In fact, we don’t have much to say about the definition of a digraph, because you might think it’s natural, but we should always remember that there is direction!

Data representation

We still use the adjacency list to store the directed graph, where v–>w is denoted as the adjacency list of vertices v contains one vertex W. Notice that each edge only appears once because of direction!

Let’s take a look at how the data structure of a Directed Graph is implemented. Here’s a Directed Graph of the Digraph class

package Graph.Digraph; import java.util.LinkedList; public class Digraph{ private final int V; Private int E; Private LinkedList<Integer> adj. []; Public Digraph(int V){public Digraph(int V){this.v =V; this.E=0; adj=new LinkedList[V];for(int v=0; v<V; ++v){ adj[v]=new LinkedList<>(); } } public intV() {returnV; }// Get vertices public intE() {returnE; Public void addEdge(int v,int w){addEdge(int v,int w){addEdge(int v,int w){addEdge(int v,int w); // add w to v's list E++; } public Iterable<Integer> adj(int v){returnadj[v]; } // Public Digraph for Digraphreverse(){
        Digraph R=new Digraph(V);
        for(int v=0; v<V; v++){for(int w:adj(V)) R.addEdge(w, v); // Change the order of addition}returnR; }}Copy the code

If you’re already familiar with the data representation of undirected graphs, you’ll notice that directed graphs are just renamed, with only two exceptions: the addEdge(v,w) method and the reverse() method. When we add an edge because we have a direction, we only need to add it once in our adjacency list; The reverse() method returns the reverse of a graph (that is, every direction is reversed), which will be useful in future applications, but for now we just need to get an impression.

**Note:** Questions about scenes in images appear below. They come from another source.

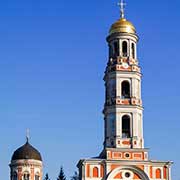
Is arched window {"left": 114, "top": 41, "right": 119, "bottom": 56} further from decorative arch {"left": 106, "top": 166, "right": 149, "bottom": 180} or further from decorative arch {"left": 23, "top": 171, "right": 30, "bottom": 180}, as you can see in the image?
decorative arch {"left": 23, "top": 171, "right": 30, "bottom": 180}

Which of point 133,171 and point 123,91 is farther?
point 123,91

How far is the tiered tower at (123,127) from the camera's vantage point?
4591 centimetres

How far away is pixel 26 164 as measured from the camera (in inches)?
2594

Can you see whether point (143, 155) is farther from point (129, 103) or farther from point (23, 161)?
point (23, 161)

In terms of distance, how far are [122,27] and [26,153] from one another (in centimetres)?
2247

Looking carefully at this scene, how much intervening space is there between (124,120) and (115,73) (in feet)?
11.4

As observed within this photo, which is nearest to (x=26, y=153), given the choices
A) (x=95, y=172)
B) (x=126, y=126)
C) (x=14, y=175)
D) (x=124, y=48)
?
(x=14, y=175)

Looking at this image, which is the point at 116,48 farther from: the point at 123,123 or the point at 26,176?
the point at 26,176

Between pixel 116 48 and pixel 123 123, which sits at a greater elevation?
pixel 116 48

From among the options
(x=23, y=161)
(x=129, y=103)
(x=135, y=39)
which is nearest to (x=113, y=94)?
(x=129, y=103)

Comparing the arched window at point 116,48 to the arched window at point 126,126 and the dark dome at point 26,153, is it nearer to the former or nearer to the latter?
the arched window at point 126,126

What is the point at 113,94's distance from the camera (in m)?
47.3

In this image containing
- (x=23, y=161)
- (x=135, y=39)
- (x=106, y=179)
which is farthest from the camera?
(x=23, y=161)

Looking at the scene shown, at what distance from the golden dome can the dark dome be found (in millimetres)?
21715
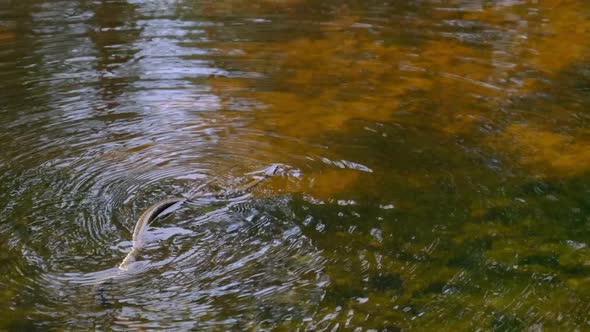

2. Accessibility of digraphs

In the undirected graph (last article), we used depth-first search to find a path, and breadth-first search to find the shortest path between two points. If you think about it, do they apply to digraphs? Yes, the same code does the job, and we don’t need to make any changes (except for Graph to Digraph).

Because these contents have been introduced in detail in the last article, so I will not expand, if you are interested, you can refer to the last article, there are detailed illustrations.

3. Ring and directed acyclic graphs

We may face such a problem in real life: scheduling problem under priority constraints. In human language, you need to do some things, such as A,B,C, but there is A certain order to do these three things, before doing B must complete A, before doing C must complete B………… Your task is to come up with a solution (how to order things) so that constraints don’t conflict.

The first and second scenarios are easier, but the third scenario? Is something wrong!!

For the scheduling problem above, we can abstract it through a directed graph, with vertices representing tasks and the direction of arrows indicating priorities. It is not difficult to find that as long as there is a directed loop in a directed graph, the task scheduling problem is impossible! So, we are going to solve two problems:

  • How to detect directed rings (just check for existence, not how many)
  • How to Sort a directed graph without directed rings to find a solution (Task Scheduling Problem)

1. Look for directed rings

Our solution is to use depth-first search. Because the recursive call stack maintained by the system represents the directed path that the “current” is traversing. Once we find a directed edge v–>w, and w already exists in the stack, we find a ring. Because the stack represents a directed path from W to V, and v- >w completes the loop. Also, if no such edge is found, it means that the directed edge is acyclic.

The data structure we used:

  • The basicdfsalgorithm
  • A newonStack[]Arrays are used to explicitly record vertices on the stack (that is, whether a vertex is on the stack)

Let’s take a specific process as an example

I think the specific code has not difficult to you, let’s have a look

package Graph.Digraph; import java.util.Stack; public class DirectedCycle { private boolean [] marked; private int [] edgeTo; private Stack<Integer> cycle; // All vertices in a directed ring (if any) private Boolean [] onStack; Public DirectedCycle(Digraph G){onStack=new Boolean [G.V()]; edgeTo=new int[G.V()]; marked=new boolean[G.V()];for(int v=0; v<G.V(); v++){if(! marked[v]) dfs(G,v); } } private void dfs(Digraph G,int v){ onStack[v]=true; // When entering DFS, vertex v is marked[v]=true;
        for(int w:G.adj(v)){
            if(this.hasCycle()) return;
            else if(! marked[w]){ edgeTo[w]=v; dfs(G,w); }else if(onStack[w]){// Key cycle=new Stack<Integer>();for(int x=v; x! =w; x=edgeTo[x]) cycle.push(x); cycle.push(w); cycle.push(v); }} // When exiting DFS, push vertex V off stack onStack[v]=false;
    }

    public boolean hasCycle() {returncycle! =null; } public Iterable<Integer>cycle() {returncycle; }}Copy the code

This class adds a Boolean array onStack[] to the standard recursive DFS () method to hold all vertices on the stack during a recursive call. When it finds an edge v → w and w is in the stack, it finds a directed ring. All vertices on the ring can be obtained by links in edgeTo[].

When DFS (G,v) is performed, it looks for a directed path from the starting point to v. To hold this path, DirectedCycle maintains an array of vertices indexed onStack[] to mark all vertices on the stack of recursive calls (onStack[v] is set to True when DFS (G,v) is called and false when the call ends). DirectedCycle also uses an edgeTo[] array that returns all vertices in a DirectedCycle when it finds one,

2. Topology sort

How to solve the scheduling problem with priority limits? This is actually topological sorting

Definition of topological sort: Given a directed graph, sort all vertices such that all directed edges point from the first element to the next (or state that this cannot be done)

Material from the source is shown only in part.